販売所でも、ベトナム人は次第に評価されていった。働きぶりは真面目で、しかも学業でも優秀な成績を収める。奨学会がベトナムの同じ日本語学校に絞って受け入れていたこともよかった。仕事や勉強、生活面に至るまで先輩が後輩に指導する態勢ができたことで、販売所から逃げ出して不法就労に走るような者もいなかった。

こうして朝日新聞を通じ、ベトナム人が日本に留学する道が開かれた。するとベトナムの若者の間で、「日本に行けば、働きながら勉強できる」という噂が広まっていく。

もちろん、朝日の招聘奨学生の場合は、あくまで「仕事」よりも「勉強」がメインである。しかし、そのほかの留学希望者は必ずしもそうではない。時が経つうち「仕事」と「勉強」の比重がすっかり逆転し、「日本に留学すれば働ける」という話に変わっていく。

一方、日本では人手不足が急速に進んだ。政府も2008年に始めた「留学生30万人計画」の実現に向け、途上国出身者であっても留学生を喜んで受け入れた。そんな日本の状況に目をつけ、ベトナムでは留学を斡旋するブローカービジネスが広まった。そして「日本留学ブーム」が巻き起こる。
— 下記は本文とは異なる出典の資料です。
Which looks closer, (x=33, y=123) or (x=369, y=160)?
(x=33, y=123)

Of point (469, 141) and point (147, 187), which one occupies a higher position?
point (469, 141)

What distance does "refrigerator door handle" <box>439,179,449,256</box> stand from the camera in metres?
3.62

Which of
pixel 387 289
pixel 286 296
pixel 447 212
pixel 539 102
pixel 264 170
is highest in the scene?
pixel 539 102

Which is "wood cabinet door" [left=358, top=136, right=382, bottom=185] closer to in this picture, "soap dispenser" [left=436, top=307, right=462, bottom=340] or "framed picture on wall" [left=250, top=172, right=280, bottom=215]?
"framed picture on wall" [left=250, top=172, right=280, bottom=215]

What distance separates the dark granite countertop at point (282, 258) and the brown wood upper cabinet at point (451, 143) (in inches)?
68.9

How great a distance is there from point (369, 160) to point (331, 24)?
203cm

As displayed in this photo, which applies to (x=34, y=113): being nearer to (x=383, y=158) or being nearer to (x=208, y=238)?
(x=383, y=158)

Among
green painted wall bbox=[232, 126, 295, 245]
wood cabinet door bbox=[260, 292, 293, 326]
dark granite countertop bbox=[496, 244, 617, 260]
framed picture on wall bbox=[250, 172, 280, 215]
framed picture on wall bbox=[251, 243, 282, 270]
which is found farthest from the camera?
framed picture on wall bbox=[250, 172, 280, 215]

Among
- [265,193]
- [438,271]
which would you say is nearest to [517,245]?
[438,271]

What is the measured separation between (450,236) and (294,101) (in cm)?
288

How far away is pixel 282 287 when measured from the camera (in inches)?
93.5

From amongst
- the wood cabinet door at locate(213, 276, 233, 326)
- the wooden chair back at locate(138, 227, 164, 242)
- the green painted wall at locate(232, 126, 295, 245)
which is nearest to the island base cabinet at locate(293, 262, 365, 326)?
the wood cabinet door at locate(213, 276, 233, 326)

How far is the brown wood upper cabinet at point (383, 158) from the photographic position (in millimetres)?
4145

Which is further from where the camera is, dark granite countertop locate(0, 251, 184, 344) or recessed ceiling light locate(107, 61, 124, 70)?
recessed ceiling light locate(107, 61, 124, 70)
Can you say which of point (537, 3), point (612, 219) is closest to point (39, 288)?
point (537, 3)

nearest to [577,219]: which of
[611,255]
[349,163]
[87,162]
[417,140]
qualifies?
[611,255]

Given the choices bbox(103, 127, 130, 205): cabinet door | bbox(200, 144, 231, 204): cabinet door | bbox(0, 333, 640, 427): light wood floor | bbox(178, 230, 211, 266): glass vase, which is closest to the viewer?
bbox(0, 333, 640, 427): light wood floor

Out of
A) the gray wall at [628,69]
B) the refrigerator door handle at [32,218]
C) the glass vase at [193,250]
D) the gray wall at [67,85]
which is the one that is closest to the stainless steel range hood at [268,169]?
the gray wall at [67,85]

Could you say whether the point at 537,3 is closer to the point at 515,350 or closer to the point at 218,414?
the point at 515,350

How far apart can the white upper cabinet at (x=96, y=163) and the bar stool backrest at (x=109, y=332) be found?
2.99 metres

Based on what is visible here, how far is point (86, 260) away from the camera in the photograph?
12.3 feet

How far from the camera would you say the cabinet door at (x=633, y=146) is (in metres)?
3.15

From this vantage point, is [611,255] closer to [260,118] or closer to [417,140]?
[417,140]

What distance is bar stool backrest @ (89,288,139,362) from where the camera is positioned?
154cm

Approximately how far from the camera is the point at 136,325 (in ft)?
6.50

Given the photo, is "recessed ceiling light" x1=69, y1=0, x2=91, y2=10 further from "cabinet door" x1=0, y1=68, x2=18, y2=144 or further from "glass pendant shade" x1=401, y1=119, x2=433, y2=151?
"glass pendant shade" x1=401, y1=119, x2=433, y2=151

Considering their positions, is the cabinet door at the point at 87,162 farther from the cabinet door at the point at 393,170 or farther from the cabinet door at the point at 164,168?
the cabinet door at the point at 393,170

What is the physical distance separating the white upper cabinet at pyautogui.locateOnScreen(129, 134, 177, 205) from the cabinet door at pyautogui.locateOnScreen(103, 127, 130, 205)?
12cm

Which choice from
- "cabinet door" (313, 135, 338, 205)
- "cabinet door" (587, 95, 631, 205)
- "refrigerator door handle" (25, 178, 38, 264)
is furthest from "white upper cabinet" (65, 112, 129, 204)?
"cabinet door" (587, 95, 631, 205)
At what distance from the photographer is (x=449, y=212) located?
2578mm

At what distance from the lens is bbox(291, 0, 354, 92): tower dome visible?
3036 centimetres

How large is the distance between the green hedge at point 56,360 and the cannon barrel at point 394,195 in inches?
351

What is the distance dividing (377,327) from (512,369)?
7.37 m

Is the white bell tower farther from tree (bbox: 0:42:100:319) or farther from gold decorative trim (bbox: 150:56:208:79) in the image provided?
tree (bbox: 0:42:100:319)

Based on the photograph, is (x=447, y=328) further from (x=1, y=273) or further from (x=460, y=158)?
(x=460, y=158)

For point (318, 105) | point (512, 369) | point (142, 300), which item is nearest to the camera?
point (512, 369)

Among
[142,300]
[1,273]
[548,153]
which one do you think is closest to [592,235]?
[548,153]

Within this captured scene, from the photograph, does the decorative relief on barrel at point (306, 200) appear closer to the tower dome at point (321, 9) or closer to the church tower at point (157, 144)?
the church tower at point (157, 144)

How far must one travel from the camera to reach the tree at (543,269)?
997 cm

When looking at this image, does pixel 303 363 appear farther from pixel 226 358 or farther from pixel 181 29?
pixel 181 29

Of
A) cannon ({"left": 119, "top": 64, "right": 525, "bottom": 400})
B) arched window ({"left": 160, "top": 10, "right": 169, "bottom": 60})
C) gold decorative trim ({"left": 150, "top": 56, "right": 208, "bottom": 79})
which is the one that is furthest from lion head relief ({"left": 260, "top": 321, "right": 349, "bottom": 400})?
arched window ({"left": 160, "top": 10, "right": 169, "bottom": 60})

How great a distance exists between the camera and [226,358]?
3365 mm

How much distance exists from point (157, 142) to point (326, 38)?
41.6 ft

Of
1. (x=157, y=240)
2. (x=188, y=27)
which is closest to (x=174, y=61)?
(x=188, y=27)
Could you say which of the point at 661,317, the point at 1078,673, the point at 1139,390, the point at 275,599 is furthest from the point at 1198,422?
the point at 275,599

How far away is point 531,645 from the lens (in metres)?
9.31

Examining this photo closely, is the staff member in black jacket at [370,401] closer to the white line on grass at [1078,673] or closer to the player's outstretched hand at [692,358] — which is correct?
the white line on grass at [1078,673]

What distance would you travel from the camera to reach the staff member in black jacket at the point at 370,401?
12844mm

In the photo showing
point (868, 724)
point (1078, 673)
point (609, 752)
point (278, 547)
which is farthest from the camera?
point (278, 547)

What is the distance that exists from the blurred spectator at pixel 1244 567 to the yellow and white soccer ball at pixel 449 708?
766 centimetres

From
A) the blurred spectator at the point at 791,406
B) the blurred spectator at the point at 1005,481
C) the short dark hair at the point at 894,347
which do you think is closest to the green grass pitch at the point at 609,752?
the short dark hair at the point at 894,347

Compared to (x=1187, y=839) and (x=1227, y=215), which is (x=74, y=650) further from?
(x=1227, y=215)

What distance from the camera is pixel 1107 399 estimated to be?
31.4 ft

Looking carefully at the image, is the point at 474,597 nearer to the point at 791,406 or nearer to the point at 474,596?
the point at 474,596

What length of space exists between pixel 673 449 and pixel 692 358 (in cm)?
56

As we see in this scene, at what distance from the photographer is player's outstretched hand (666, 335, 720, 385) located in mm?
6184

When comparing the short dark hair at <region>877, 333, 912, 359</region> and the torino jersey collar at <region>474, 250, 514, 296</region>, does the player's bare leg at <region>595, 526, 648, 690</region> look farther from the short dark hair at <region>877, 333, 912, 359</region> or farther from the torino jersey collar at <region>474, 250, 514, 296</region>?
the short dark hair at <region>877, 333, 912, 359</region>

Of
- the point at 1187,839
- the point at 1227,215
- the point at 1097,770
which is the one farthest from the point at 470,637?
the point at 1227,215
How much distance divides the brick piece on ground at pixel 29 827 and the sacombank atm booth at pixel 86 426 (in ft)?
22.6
つまり、現在のブームに火をつけたのは「朝日新聞」だったのである。

留学生を送り込むブローカー

朝日奨学会によるベトナム人奨学生の受け入れが大成功すると、各紙の新聞販売所で「留学生」が注目を集めるようになった。過去数年間で朝日に限らず販売所の人手不足が深刻化したからだ。

出稼ぎ目的で来日している“偽装留学生”にとっても、新聞販売所の仕事は悪くない。なんといっても、日本語のできない留学生が就ける仕事は限られる。多くは徹夜の重労働で、時給は最低賃金レベルである。しかも「週28時間以内」という留学生アルバイトの制限をかいくぐるためには、2つ以上の仕事をかけ持ちする必要がある。その点、1つの仕事で月20万円近くを稼げる新聞配達は、留学生には魅力的なのだ。

留学生を販売所に斡旋する業者も生まれた。そうしたブローカーはベトナム人に限らず、さまざまな国から来た“偽装留学生”たちを販売所に斡旋する。最近では、新聞販売所で働く留学生の国籍もかなり多様になった。ベトナムに加え、ネパールやインドネシア、ミャンマーなどの出身者もよく見かける。

現地の日本語学校と提携し、組織的に販売所に留学生を斡旋するような業者もある。ビザ取得のため日本の日本語学校に留学させ、新聞配達の仕事に使うのだ。朝日奨学会がベトナムで始めたビジネスモデルを真似てのことである。

だが、新聞配達の仕事は決して楽ではない。朝日奨学会によるベトナム人の受け入れがうまくいったのは、前述したように関係者らの全面的なバックアップがあったからなのだ。

ブローカーが斡旋する他の留学生たちには、そうした支援は望めない。日本語にも不自由な外国人が、いきなり販売所に放り込まれるのだ。販売所で働く日本人とコミュニケーションは取れず、仕事もなかなか覚えられない。原付免許もないため、配達は自転車でやることになる。仕事の大変さは原付の比ではない。新聞配達に自転車で密着した私にはよくわかる。

当然、配達時間も長くなる。嫌になって仕事を辞め、さっさとほかのアルバイトへと移っていく留学生も少なくない。すると販売所は、また新たに留学生を探す必要に迫られる。そうした悪循環も、人手不足のなかで生まれている。

もちろん、新聞を留学生が配ること、それ自体に問題はない。だが、違法就労が横行しているとなれば話は違ってくる。